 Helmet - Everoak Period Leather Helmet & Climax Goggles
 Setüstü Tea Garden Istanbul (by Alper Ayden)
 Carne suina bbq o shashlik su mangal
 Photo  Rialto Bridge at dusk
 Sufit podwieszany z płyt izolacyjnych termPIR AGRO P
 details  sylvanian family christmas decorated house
+-------+
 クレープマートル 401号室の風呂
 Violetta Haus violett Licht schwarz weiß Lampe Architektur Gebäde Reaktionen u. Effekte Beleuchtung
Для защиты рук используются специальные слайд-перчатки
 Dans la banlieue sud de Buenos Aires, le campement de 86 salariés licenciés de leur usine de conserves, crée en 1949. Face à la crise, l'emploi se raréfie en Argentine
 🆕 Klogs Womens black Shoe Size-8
+-------+
→ **BRIEF**: Print exactly the lines above, between the one holding "Bridge at dusk" and the one holding "christmas decorated house", inclusive, and nothing besides.

→ **ANSWER FOR THE TASK**:
 Photo  Rialto Bridge at dusk
 Sufit podwieszany z płyt izolacyjnych termPIR AGRO P
 details  sylvanian family christmas decorated house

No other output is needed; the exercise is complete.